The main purpose of actor prints was to portray the leading actors at the height of their performance and to offer the audience a souvenir of the theater experience to take home. The kabuki theaters were frequented by a sophisticated audience demanding new, exciting plays. Many plays were not repeated in exactly the same way but often presented as slightly different versions, sustaining an ongoing demand for new prints. The actors themselves developed stylized ways of performing (kata), speech patterns, and exalted poses (mie) that became their signatures and were passed on to the next generation along with their stage names. On actor prints, the actor’s could be identified by the crests (mon) depicted on their costumes or at other positions on the prints. In the first half of the eighteenth century, it became custom to inscribe the actor’s name on the print but in the second half the name disappeared again but the actors could be identified by their crest. In 1770, Shunsho and Buncho conceived half-length actor portraits that turned out to be very well received by kabuki aficionados. They are the principle developers of “likeness pictures” (nigao-e) that captured the unique personality and individuality of an actor, as opposed to earlier actor prints that concentrated on transmitting the beauty of the costumes and the lively motion on the stage. These half-length portraits took the form of striking bust portraits that hit the market around the turn of the nineteenth century. The output of actor prints increased significantly in the nineteenth century and the competitive market gave way to more technical refinements. The leading designers developed formulas as to how to depict certain actors best and reused these formulas to serve the high demand.
Early 1780s Koryūsai A young woman with the character yoshi on the obi and a scarf in the mouth, attended by a young girl. Hashira-e. Publisher: Nishimuraya Yohachi. Library of Congress. Pins 1982, fig. 385, and Hockley 2003, appendix III, N.12.
Besides beauties and actors many other subject matters became popular during different periods and several print designers specialized in certain subjects. Japan’s long tradition of heroic narratives and rich canon of legends found their way into so-called warrior prints (musha-e). Serial novelettes supported the interest in historical subjects and warrior prints occupied a respectable share of the market in the nineteenth century. Other literary sources found also their way onto prints, especially the eleventh century “Tale of Genji” (Genji monogatari) and its nineteenth century persiflage “A Country Genji by a Fake Murasaki” (Nise Murasaki inaka Genji; 1829–42). The popularity of the latter resulted in a new subject matter, the “Genji pictures” (Genjie), that were on the market from the 1840s until the early 1890s.
Landscape views, another popular subject matter in prints, derived from the Chinese theme of “Eight Views of the Xiao and Xiang Rivers” (Jp. shōshō hakkei), first found in poetry before it became a painting motif. The “Eight Views of ōmi” (ōmi hakkei), or Lake Biwa, is its Japanese pendant that was first illustrated in prints in the first half of the eighteenth century. The travel and pilgrimage boom since the early eighteenth century supported the wide interest in guide books and landscape pictures. Views of the fifty-four stations along the Tōkaidō road (Tōkaidō gojūsan tsugi) that connected Edo with Kyoto, famous sights in Edo (Edo meisho), and views of Mount Fuji became the principal motifs for hundreds of print series.

• Raw records
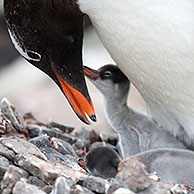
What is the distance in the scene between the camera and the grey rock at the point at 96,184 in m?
2.79

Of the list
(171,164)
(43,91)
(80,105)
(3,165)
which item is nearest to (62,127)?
(80,105)

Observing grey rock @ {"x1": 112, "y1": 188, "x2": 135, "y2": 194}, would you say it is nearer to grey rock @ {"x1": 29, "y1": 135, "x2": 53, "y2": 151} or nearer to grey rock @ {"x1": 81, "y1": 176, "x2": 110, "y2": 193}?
grey rock @ {"x1": 81, "y1": 176, "x2": 110, "y2": 193}

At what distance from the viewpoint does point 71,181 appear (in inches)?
115

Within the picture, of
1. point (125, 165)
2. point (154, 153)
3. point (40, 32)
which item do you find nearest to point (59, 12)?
point (40, 32)

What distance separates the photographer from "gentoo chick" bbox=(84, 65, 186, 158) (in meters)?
4.40

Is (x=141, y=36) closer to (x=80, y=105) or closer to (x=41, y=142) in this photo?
(x=80, y=105)

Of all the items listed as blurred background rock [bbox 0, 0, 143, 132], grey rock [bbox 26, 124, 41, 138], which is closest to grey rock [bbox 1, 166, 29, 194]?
grey rock [bbox 26, 124, 41, 138]

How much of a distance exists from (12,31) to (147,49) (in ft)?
3.00

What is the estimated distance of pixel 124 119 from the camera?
15.6 feet

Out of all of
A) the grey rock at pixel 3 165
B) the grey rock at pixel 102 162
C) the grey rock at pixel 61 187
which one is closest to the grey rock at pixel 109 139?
the grey rock at pixel 102 162

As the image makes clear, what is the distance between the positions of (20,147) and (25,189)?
1.87 ft

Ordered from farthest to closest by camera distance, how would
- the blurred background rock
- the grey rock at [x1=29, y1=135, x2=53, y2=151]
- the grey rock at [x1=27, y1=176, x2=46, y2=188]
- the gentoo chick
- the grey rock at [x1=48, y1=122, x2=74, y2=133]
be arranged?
the blurred background rock
the grey rock at [x1=48, y1=122, x2=74, y2=133]
the gentoo chick
the grey rock at [x1=29, y1=135, x2=53, y2=151]
the grey rock at [x1=27, y1=176, x2=46, y2=188]

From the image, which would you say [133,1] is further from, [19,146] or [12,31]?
[19,146]

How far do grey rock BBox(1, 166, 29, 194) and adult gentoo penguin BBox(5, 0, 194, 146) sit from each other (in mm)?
1126
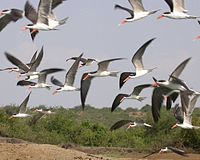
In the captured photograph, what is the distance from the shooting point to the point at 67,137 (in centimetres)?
3516

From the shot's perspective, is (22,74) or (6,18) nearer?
(6,18)

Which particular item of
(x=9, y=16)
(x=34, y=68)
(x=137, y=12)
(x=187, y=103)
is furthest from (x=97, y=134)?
(x=137, y=12)

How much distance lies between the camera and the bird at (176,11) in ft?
46.4

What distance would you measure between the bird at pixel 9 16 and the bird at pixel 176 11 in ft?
12.5

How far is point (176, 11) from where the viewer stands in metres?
14.4

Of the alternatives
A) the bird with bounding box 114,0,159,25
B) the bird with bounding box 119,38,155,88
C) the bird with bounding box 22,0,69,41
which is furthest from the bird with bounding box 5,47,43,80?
the bird with bounding box 114,0,159,25

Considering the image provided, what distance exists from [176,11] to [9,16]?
4.69 meters

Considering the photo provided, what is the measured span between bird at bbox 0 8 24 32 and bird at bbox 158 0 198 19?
151 inches

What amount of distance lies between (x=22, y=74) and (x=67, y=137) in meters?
18.1

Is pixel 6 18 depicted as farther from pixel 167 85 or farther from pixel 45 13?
pixel 167 85

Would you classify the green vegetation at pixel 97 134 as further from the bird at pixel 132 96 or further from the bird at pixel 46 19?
the bird at pixel 46 19

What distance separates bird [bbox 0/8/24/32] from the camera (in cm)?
1562

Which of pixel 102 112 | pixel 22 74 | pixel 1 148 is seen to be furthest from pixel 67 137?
pixel 102 112

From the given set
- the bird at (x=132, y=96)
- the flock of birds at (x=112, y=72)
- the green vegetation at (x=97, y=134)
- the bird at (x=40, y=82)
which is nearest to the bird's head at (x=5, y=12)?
the flock of birds at (x=112, y=72)
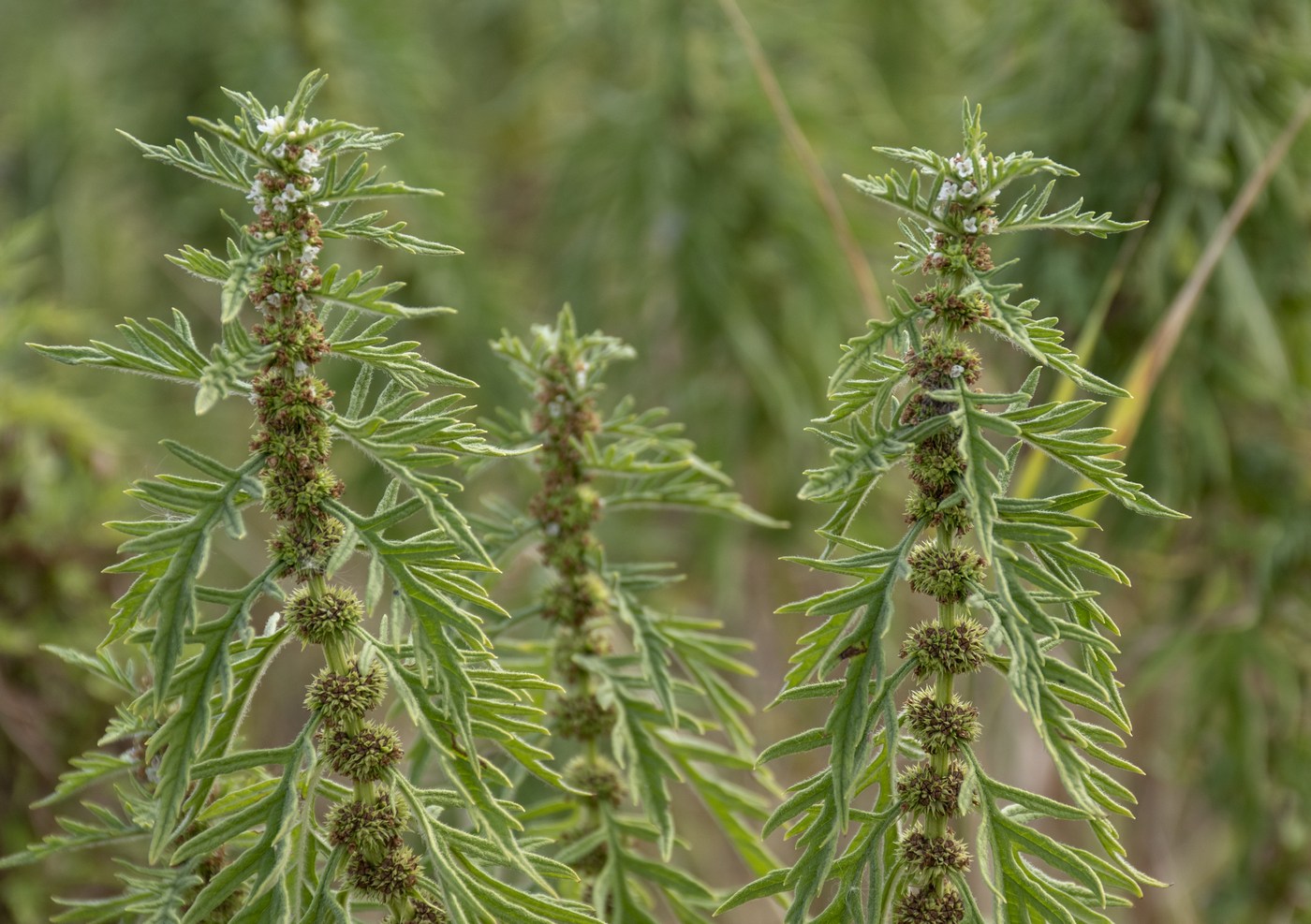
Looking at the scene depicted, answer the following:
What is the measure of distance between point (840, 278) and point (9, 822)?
1.74 metres

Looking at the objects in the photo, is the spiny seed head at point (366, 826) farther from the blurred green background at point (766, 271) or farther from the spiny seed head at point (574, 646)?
the blurred green background at point (766, 271)

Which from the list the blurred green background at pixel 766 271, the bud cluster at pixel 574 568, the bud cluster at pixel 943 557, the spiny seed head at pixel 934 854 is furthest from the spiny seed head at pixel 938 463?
the blurred green background at pixel 766 271

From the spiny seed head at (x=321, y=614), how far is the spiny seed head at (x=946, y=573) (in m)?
0.41

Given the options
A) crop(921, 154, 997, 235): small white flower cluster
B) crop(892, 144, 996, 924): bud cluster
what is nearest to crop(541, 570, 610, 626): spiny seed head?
crop(892, 144, 996, 924): bud cluster

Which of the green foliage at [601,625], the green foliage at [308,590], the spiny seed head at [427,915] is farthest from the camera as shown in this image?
the green foliage at [601,625]

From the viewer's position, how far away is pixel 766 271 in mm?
2578

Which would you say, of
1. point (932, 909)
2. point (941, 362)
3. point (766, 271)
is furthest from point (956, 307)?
point (766, 271)

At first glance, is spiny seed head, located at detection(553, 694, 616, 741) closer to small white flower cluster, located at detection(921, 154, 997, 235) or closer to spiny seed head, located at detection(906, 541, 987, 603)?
spiny seed head, located at detection(906, 541, 987, 603)

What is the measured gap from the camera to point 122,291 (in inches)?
130

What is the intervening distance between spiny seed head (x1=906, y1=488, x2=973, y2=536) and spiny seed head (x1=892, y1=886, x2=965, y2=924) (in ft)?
0.90

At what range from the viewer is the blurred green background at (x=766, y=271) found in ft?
6.31

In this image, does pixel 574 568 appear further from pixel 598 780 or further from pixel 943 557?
pixel 943 557

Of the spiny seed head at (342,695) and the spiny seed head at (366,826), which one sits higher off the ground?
the spiny seed head at (342,695)

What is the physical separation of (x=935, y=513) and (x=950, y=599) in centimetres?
6
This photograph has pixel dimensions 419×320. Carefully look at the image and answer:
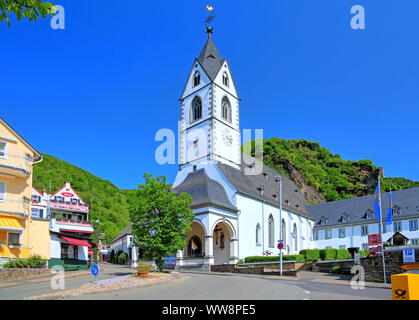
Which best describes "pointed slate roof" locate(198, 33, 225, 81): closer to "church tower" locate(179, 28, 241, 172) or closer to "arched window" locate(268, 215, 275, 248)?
"church tower" locate(179, 28, 241, 172)

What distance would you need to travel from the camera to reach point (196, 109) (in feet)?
169

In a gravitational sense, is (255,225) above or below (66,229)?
above

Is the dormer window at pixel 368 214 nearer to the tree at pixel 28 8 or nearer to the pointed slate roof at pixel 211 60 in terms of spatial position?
the pointed slate roof at pixel 211 60

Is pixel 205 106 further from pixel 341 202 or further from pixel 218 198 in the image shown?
pixel 341 202

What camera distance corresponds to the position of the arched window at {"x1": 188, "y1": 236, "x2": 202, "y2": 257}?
→ 143 ft

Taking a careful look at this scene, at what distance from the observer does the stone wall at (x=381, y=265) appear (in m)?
25.5

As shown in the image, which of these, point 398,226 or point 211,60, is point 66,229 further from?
point 398,226

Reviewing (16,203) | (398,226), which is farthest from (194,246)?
(398,226)

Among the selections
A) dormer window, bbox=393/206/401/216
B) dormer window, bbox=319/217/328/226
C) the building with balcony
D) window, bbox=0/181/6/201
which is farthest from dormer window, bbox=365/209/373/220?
window, bbox=0/181/6/201

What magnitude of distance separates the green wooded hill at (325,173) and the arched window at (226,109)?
3602 centimetres

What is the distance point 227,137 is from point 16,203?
26379 millimetres
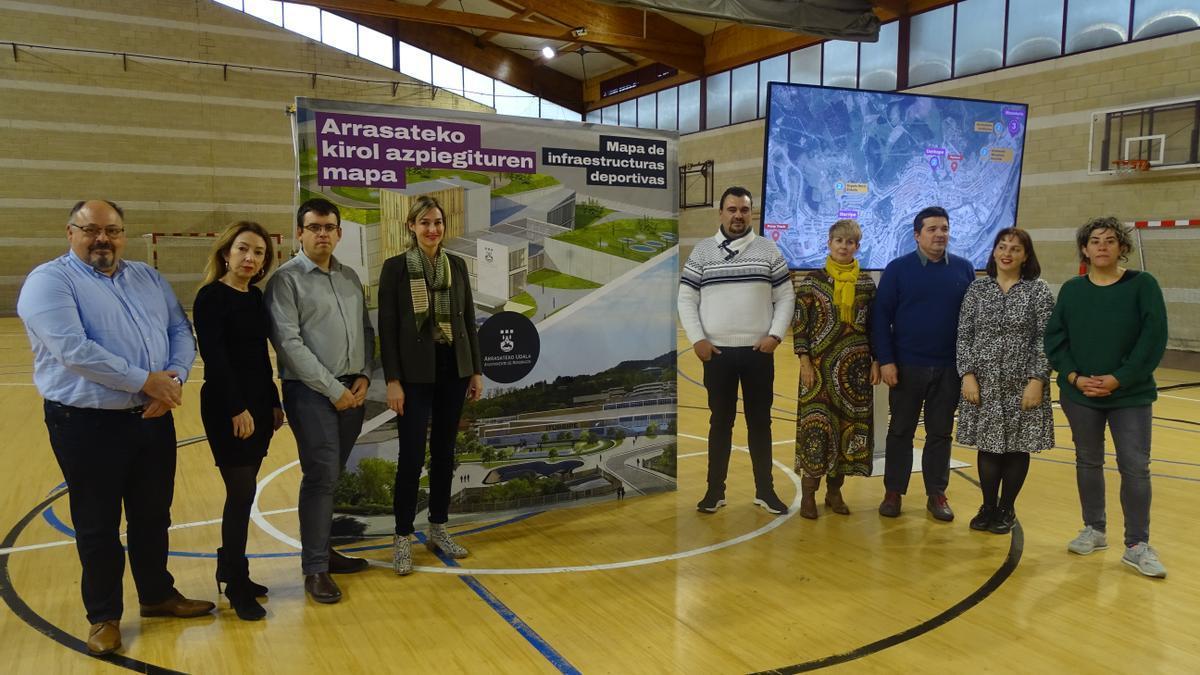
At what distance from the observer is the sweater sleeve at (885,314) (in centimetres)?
414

• Short problem
In one to three sentences, explain why there was an ongoing demand for new actor prints, according to the passage on Japanese prints. This material has no connection to the text.

• Problem solution
Kabuki theaters drew a sophisticated audience that demanded new, exciting plays. Many plays were not repeated in exactly the same way but were often presented in slightly different versions, and this kept up the demand for new prints.